Dans un arrêt du 13 septembre 2018 (lien ici) relatif à l’indemnisation d’un préjudice professionnel, la Cour de cassation rappelle les contours du principe du principe de réparation intégrale des préjudices subis par la victime d’un évènement traumatique (accident de la route, accident sportif, accident de la vie courante, agression, erreur médicale, etc.).
Cette décision s’inscrit dans la droite ligne du principe d’une jurisprudence constante selon laquelle « le propre de la responsabilité civile est de rétablir aussi exactement que possible l’équilibre détruit par le dommage, et de replacer la victime dans la situation où elle se serait trouvée si l’acte dommageable ne s’était pas produit » (Arrêt de la 2ème Chambre civile de la Cour de cassation du 28 octobre 1954).
Le principe de réparation intégrale des préjudices implique donc que l’indemnisation des préjudices d’une victime, n’entraîne pour elle, ni appauvrissement, ni enrichissement.
Dans l’hypothèse où, suite à l’évènement traumatique, la victime ne pourra plus jamais exercer d’activité professionnelle celle-ci est fondée à obtenir la réparation de ses pertes de gains professionnels futurs, c’est-à-dire la perte de revenus consécutive à l’incapacité de travailler, calculée en fonction des revenus antérieurs de la victime.
Mais cette victime, placée dans cette situation de ne plus pouvoir travailler, peut-elle, en plus, prétendre à être indemnisée de l’incidence professionnelle à savoir, selon les termes de la nomenclature DINTILHAC, à la réparation des « incidences périphériques du dommage touchant à la sphère professionnelle comme le préjudice subi par la victime en raison de sa dévalorisation sur le marché du travail, de sa perte d’une chance professionnelle ou de l’augmentation de la pénibilité de l’emploi qu’elle occupe imputable au dommage ou encore du préjudice subi qui a trait à la nécessité de devoir abandonner la profession qu’elle exerçait avant le fait dommageable au profit d’une autre qu’elle a dû choisir en raison de la survenance de son handicap » ?
Autrement dit, la victime placée dans l’incapacité de travailler peut-elle solliciter l’indemnisation d’un préjudice professionnel autre que sa stricte perte de revenus ?
C’est la question qui a été posée à la Cour de cassation dans l’espèce dont il s’agit.
Aux termes d’une décision rendue le 13 septembre 2018, la Cour de cassation retient que l’indemnisation de la perte des gains professionnels futurs (sur la base d’une rente viagère) d’une victime privée de toute activité professionnelle pour l’avenir, fait obstacle à une indemnisation supplémentaire au titre de l’incidence professionnelle.
En l’espèce, suite à un accident de la circulation, la victime ne pouvait plus envisager d’exercer ou de reprendre une activité professionnelle.

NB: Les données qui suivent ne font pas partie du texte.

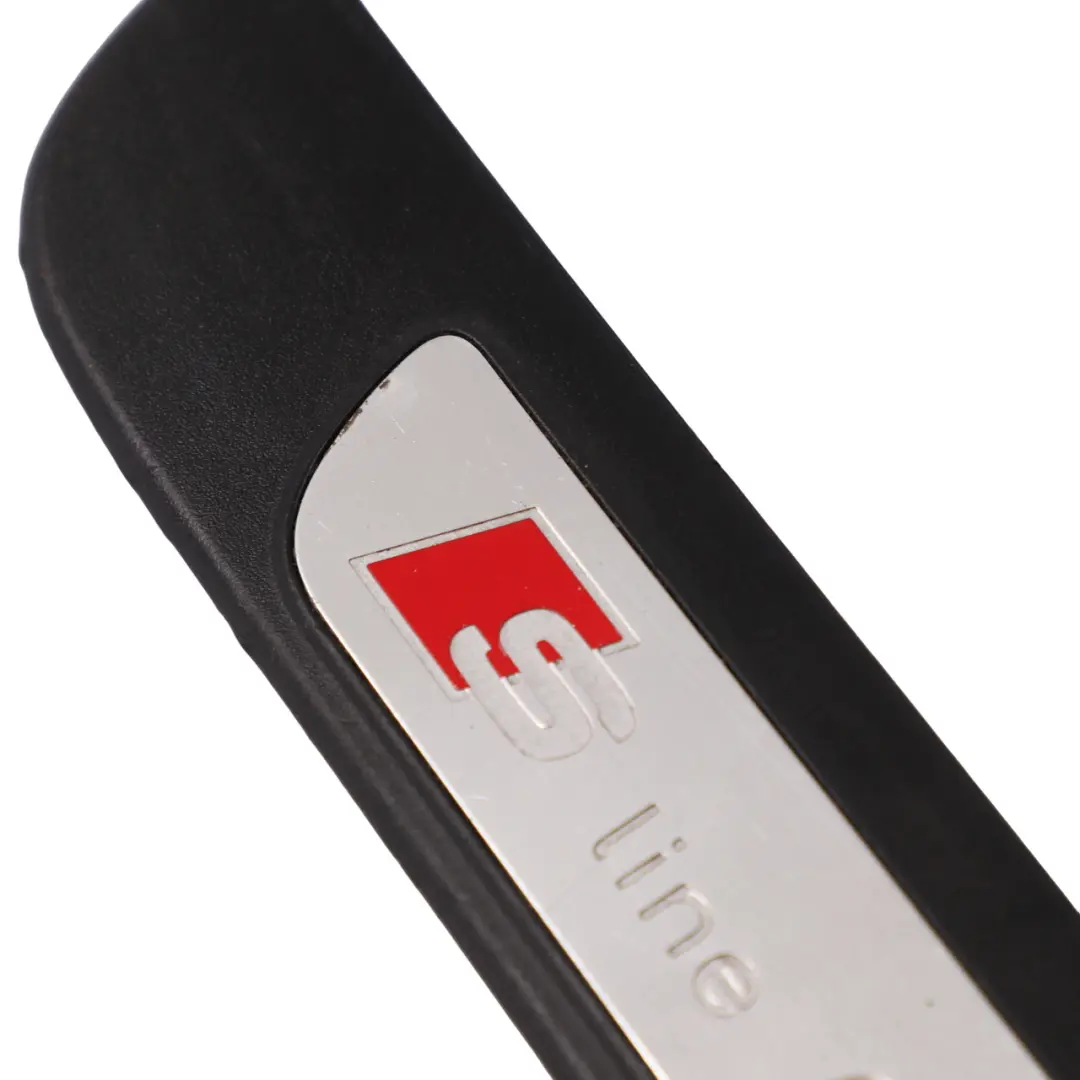 umbral puerta trasera derecha cubierta placa paso para Audi A4 B8 S-Line con número de pieza 8K0853376B Audi A4 B8 S-Line umbral puerta trasera derecha cubierta placa paso - SKU 8K0853376B - Número de pieza 8K0853376B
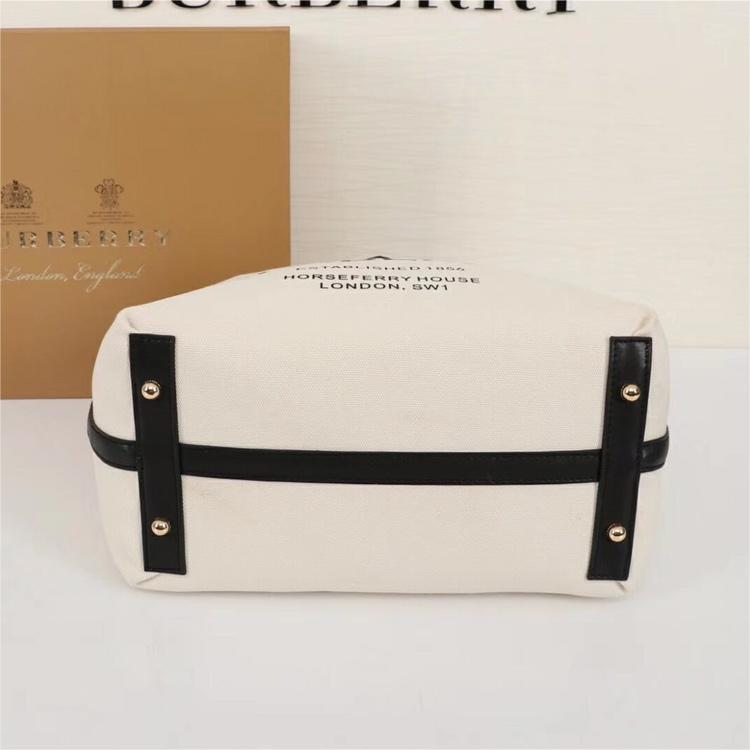 Burberry-Bert bag decoration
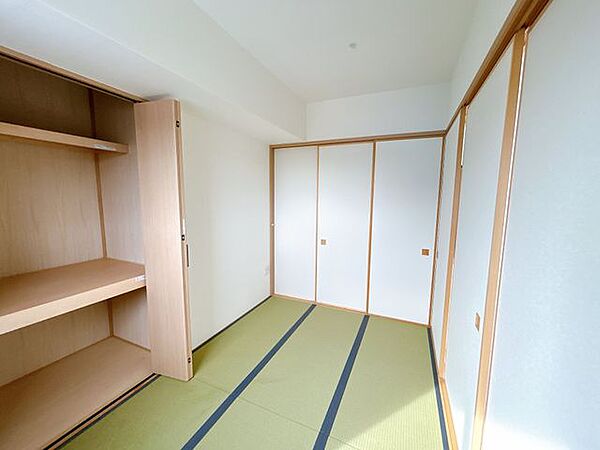 【現況販売中】和室の扉を閉めた写真です。しっかり空間を仕切ることができます。
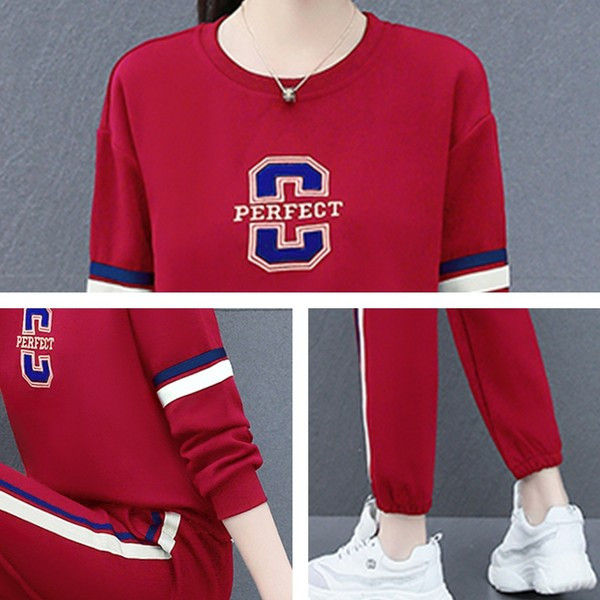 Sportisks divdaļīgs komplekts ar ovālu kakla izgriezumu un izšūtiem uzrakstiem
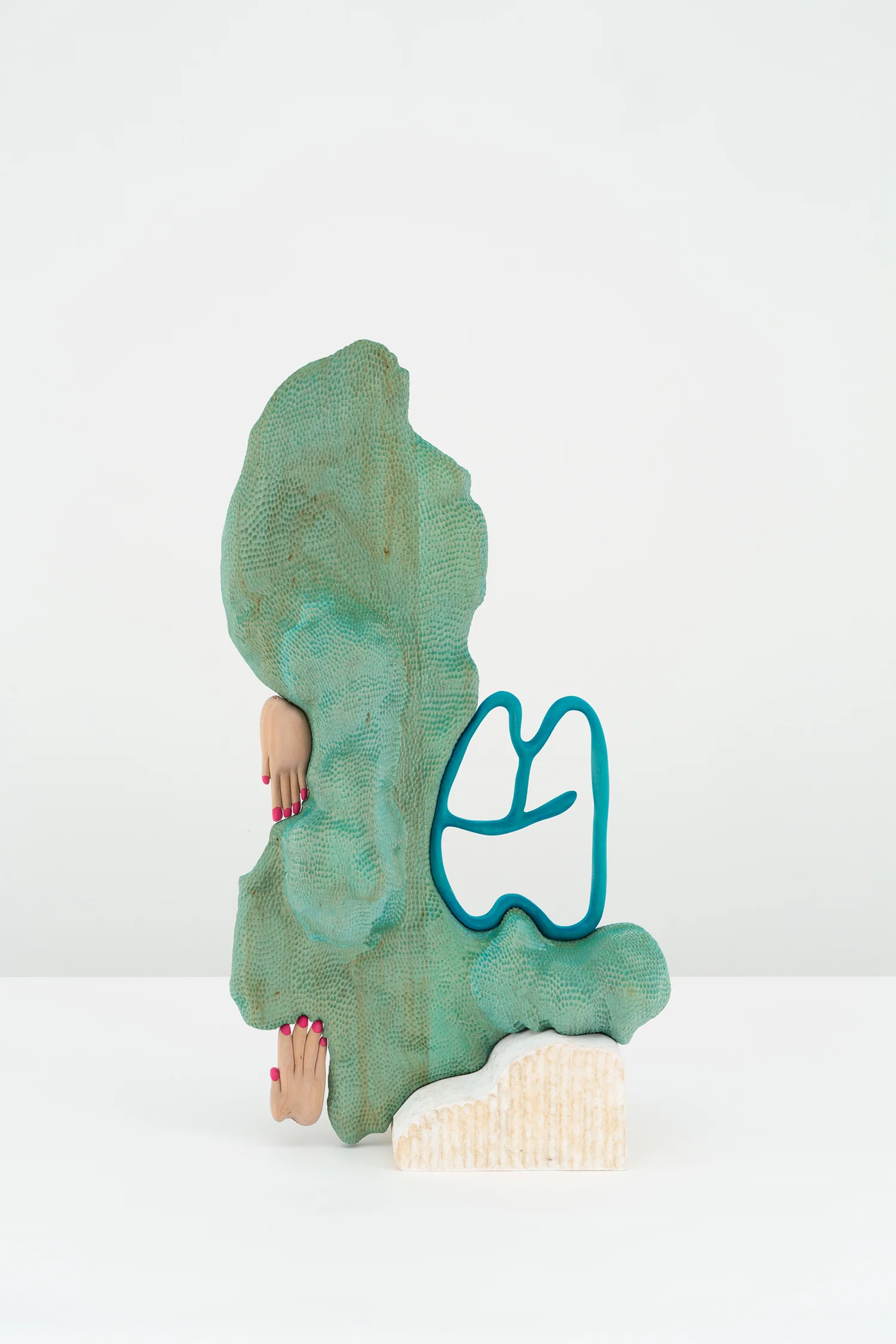 Matthew Ronay “Dust on the Harp,” 2019 (Basswood, dye, steel, shellac-based primer 101,6 x 53,3 x 30,5 cm).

Parmi les postes de préjudice dont elle sollicitait l’indemnisation, figurait une demande au titre des pertes de gains professionnels futurs, mais aussi une demande au titre de l’incidence professionnelle.
La Cour d’appel de GRENOBLE a retenu l’existence de ces deux postes de préjudice et a octroyé à la victime la somme de 720.149,37 € au titre de la perte de gains professionnels futurs et celle de 10.000 € au titre de l’incidence professionnelle.
L’assureur condamné s’est alors pourvu en cassation, reprochant à la Cour d’appel d’avoir retenu cumulativement les deux postes de préjudices tout en constatant que la victime ne pourrait jamais plus reprendre une activité professionnelle, alors que l’incidence professionnelle répare, notamment, la dévalorisation sur le marché du travail, la pénibilité accrue de l’exercice d’une activité professionnelle, ou encore le préjudice lié à l’abandon de l’activité professionnelle pour en adopter une autre, dans le cadre donc, et seulement, de la possibilité d’une reprise d’activité professionnelle, ce qui n’était pas le cas en l’espèce.
Il s’agissait donc pour la Cour de cassation de se prononcer sur le point de savoir si la perte de gains professionnels futurs et l’incidence professionnelle pouvaient être cumulativement indemnisés en cas d’incapacité totale de la victime de pouvoir exercer toute activité professionnelle pour l’avenir.
La Cour de cassation a fait droit au pourvoi de l’assureur et cassé l’arrêt de la Cour d’appel de GRENOBLE en estimant que « l’indemnisation de la perte de ses gains professionnels futurs sur la base d’une rente viagère d’une victime privée de toute activité professionnelle pour l’avenir fait obstacle à une indemnisation supplémentaire au titre de l’incidence professionnelle ».
L’incidence professionnelle ne peut donc pas être indemnisée en plus des pertes de gains professionnels futurs dès lors que la victime ne pourra plus jamais retravailler.